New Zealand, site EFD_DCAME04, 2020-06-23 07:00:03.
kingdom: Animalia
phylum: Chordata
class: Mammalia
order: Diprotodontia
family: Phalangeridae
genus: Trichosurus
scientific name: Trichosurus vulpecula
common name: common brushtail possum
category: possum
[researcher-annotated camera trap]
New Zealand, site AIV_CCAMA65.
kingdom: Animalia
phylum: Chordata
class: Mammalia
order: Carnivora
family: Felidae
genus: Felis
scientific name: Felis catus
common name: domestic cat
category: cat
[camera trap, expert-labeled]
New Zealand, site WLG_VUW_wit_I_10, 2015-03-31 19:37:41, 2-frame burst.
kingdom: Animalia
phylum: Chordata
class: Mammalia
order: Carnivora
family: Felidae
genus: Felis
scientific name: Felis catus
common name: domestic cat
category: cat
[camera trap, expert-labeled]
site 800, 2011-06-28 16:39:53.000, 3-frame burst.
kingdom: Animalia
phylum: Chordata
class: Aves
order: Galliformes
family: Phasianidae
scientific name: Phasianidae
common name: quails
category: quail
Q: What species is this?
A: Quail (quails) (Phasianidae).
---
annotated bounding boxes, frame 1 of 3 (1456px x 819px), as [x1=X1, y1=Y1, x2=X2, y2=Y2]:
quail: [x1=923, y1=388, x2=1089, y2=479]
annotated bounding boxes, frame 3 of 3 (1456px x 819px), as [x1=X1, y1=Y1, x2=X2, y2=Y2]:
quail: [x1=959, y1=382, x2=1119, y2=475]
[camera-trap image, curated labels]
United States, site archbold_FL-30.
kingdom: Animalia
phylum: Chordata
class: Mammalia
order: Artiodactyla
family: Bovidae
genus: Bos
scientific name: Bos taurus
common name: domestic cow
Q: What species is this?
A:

━━━━

## ABOUT THIS TASK
If a line in the data holds the string "Zealand", copy that line.

## RESULT FOR THIS TASK
New Zealand, site EFD_DCAME04, 2020-06-23 07:00:03.
New Zealand, site AIV_CCAMA65.
New Zealand, site WLG_VUW_wit_I_10, 2015-03-31 19:37:41, 2-frame burst.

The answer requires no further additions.